Exercise instructions ::
For the entries that follow, restate word for word the line containing "Close-Up Of Dog Lying Down", the line containing "Сиамская кошка, шоколад-пойнт3", and every line that lies between them.
----------------
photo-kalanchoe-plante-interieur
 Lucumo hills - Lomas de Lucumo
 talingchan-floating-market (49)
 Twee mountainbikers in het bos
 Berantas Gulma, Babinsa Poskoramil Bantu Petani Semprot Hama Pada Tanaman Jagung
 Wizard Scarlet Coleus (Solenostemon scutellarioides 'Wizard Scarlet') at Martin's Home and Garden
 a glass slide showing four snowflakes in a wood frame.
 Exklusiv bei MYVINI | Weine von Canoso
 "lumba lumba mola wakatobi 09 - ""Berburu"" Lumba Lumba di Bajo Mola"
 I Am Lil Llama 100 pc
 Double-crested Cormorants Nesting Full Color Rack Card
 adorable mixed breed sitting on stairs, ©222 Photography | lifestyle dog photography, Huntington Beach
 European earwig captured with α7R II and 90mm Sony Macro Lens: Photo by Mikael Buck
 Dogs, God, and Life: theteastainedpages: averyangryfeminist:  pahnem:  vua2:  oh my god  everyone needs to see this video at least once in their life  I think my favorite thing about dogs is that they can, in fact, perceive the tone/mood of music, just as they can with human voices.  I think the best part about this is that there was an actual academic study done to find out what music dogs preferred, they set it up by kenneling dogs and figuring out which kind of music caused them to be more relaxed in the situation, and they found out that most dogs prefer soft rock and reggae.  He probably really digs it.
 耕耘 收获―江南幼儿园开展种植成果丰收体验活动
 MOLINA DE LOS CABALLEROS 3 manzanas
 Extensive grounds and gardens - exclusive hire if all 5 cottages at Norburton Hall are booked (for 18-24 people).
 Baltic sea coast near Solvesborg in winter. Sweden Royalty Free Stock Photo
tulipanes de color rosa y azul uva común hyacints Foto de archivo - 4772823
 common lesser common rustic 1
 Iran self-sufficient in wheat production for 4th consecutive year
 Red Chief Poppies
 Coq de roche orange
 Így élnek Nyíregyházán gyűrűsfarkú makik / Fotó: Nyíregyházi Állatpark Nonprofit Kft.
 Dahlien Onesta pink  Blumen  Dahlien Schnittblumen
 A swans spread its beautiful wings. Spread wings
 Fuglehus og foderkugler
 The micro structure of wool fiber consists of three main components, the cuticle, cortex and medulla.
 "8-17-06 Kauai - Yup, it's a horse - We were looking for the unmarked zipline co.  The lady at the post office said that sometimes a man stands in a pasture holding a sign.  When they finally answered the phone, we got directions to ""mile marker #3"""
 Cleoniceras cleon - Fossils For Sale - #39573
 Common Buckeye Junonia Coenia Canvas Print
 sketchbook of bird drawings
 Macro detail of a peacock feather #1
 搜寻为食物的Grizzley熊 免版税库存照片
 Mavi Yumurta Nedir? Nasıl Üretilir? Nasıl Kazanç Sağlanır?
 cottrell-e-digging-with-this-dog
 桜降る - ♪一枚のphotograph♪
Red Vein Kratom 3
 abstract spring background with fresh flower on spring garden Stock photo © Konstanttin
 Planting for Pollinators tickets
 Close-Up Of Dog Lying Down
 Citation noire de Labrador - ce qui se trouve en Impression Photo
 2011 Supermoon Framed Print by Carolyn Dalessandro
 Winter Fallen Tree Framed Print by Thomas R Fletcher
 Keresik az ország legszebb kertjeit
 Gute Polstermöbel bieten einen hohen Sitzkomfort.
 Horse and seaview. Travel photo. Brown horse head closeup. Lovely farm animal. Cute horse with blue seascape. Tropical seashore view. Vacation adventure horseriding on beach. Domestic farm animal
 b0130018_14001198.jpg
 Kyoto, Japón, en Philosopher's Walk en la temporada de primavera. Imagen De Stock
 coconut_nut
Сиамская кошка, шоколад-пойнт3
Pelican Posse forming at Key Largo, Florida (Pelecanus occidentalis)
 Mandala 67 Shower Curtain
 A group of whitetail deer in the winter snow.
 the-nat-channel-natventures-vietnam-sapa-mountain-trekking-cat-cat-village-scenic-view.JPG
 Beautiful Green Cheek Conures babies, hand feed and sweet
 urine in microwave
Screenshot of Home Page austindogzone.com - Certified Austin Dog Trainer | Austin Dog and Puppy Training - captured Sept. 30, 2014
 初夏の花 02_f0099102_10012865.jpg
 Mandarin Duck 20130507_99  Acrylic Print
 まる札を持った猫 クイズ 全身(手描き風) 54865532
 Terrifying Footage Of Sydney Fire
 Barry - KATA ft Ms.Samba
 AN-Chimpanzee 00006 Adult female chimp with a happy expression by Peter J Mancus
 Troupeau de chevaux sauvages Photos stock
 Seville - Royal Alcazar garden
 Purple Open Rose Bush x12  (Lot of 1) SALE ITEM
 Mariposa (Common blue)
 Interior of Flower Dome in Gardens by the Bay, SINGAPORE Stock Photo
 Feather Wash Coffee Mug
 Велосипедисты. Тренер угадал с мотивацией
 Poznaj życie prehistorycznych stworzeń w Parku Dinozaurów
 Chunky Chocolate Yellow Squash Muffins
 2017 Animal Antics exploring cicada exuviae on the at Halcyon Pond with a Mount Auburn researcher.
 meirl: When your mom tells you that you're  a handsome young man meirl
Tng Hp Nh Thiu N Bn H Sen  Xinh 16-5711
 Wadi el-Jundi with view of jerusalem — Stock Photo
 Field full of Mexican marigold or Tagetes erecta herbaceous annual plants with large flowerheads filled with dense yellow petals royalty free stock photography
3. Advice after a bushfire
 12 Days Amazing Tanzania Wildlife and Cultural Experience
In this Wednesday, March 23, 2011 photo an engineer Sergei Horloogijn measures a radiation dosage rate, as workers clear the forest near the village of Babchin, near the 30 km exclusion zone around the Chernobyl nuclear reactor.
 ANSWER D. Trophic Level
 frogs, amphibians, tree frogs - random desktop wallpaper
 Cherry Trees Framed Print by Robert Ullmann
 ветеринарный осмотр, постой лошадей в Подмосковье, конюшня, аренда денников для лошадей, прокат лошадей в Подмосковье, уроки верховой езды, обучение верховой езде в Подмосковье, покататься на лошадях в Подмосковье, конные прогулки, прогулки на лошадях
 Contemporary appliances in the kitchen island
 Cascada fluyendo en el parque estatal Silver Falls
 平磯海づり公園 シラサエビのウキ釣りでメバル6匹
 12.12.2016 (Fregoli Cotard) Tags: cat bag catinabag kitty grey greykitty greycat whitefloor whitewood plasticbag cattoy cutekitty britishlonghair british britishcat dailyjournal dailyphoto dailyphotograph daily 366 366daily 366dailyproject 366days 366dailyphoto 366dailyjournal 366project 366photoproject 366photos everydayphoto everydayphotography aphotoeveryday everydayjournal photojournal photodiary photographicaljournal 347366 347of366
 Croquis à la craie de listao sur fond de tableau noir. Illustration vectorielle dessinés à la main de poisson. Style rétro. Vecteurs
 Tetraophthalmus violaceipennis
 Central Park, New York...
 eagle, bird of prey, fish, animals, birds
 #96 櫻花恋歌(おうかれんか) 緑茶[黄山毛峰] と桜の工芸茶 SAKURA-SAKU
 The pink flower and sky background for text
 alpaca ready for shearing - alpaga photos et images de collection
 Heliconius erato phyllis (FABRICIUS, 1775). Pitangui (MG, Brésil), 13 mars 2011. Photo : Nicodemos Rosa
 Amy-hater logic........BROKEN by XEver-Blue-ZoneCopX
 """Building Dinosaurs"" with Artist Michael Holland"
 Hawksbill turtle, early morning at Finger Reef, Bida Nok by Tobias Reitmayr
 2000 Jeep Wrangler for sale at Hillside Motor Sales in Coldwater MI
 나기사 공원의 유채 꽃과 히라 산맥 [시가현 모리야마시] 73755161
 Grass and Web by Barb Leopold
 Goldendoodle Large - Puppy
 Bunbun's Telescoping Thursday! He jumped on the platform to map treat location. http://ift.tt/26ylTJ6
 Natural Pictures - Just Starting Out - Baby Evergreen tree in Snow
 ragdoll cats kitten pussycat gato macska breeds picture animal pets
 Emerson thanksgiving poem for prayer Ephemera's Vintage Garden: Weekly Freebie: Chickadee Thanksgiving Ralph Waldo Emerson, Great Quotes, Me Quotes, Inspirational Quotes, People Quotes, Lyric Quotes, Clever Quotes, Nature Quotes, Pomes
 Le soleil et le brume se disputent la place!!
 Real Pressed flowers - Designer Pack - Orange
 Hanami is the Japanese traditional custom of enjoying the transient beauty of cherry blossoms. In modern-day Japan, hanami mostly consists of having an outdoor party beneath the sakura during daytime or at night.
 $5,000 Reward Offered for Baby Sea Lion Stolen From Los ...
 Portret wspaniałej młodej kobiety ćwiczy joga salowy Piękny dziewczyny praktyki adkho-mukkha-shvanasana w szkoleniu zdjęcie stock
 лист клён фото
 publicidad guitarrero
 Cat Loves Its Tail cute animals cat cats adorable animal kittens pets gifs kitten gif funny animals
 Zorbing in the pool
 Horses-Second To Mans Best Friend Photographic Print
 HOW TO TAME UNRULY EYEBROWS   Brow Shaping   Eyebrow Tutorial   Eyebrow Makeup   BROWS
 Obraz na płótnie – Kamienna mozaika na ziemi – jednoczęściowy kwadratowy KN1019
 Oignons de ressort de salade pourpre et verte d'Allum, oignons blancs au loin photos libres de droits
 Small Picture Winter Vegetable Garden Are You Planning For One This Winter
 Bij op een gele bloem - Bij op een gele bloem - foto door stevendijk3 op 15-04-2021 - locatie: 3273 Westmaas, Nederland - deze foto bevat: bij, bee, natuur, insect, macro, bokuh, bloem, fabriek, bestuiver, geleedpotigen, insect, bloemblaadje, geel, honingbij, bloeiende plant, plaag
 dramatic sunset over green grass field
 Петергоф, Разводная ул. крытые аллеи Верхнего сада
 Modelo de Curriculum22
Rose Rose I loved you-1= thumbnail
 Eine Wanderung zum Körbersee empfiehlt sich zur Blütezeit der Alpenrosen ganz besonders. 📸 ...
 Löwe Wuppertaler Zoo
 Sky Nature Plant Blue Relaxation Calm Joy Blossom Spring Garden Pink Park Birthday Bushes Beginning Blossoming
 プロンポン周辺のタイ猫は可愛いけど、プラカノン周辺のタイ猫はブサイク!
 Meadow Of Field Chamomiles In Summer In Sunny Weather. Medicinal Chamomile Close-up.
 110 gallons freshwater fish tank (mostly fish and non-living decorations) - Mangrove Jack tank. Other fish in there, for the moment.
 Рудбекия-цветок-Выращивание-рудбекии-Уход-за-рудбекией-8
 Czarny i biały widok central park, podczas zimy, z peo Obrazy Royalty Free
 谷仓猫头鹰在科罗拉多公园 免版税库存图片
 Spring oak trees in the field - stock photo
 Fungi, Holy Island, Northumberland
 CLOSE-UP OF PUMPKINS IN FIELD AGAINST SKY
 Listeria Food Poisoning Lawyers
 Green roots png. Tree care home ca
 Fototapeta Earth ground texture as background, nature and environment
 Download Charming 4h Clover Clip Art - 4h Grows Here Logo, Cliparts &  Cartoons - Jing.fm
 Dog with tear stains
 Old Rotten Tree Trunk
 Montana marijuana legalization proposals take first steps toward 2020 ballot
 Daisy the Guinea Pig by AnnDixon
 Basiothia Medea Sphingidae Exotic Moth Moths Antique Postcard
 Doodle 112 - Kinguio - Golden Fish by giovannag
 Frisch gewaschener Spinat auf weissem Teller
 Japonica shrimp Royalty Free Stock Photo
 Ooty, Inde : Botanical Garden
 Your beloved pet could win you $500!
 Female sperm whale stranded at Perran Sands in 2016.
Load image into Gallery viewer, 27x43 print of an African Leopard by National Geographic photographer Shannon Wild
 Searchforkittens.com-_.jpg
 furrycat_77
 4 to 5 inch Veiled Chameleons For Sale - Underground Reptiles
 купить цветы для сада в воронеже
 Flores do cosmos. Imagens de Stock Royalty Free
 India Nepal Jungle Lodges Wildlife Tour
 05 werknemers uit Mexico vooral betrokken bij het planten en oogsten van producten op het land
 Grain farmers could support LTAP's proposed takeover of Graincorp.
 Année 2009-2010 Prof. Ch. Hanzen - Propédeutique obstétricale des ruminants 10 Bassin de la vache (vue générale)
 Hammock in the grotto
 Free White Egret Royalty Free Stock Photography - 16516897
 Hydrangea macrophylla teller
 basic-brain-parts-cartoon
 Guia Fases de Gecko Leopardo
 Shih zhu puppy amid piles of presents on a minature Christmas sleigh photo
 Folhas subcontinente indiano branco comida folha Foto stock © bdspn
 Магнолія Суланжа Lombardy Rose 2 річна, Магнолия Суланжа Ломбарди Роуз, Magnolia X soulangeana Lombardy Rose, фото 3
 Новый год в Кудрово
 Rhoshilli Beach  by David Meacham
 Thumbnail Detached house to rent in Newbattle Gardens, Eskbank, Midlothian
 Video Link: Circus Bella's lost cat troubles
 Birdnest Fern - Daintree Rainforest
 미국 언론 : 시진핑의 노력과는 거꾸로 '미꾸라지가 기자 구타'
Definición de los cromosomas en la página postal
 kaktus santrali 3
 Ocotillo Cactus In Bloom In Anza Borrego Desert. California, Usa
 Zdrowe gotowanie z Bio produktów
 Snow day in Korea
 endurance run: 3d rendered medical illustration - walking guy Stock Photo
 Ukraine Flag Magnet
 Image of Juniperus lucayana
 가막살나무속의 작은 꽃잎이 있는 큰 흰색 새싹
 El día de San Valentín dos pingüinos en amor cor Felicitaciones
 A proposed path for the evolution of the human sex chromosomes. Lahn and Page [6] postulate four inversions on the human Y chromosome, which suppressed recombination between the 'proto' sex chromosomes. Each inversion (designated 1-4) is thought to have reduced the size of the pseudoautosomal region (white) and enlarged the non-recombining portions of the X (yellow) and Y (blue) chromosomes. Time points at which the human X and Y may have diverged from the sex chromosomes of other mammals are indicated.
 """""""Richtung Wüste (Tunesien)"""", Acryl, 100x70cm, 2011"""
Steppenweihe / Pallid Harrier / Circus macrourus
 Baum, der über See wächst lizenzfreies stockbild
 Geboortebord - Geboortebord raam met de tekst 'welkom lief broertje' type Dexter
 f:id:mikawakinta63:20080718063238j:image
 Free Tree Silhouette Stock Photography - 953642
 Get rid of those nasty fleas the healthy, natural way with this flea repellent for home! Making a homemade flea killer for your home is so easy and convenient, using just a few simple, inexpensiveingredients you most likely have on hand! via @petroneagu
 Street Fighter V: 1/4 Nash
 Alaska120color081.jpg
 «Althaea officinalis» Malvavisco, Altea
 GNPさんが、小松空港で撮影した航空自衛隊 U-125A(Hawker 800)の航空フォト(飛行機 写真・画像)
----------------
Exercise response ::
 Close-Up Of Dog Lying Down
 Citation noire de Labrador - ce qui se trouve en Impression Photo
 2011 Supermoon Framed Print by Carolyn Dalessandro
 Winter Fallen Tree Framed Print by Thomas R Fletcher
 Keresik az ország legszebb kertjeit
 Gute Polstermöbel bieten einen hohen Sitzkomfort.
 Horse and seaview. Travel photo. Brown horse head closeup. Lovely farm animal. Cute horse with blue seascape. Tropical seashore view. Vacation adventure horseriding on beach. Domestic farm animal
 b0130018_14001198.jpg
 Kyoto, Japón, en Philosopher's Walk en la temporada de primavera. Imagen De Stock
 coconut_nut
Сиамская кошка, шоколад-пойнт3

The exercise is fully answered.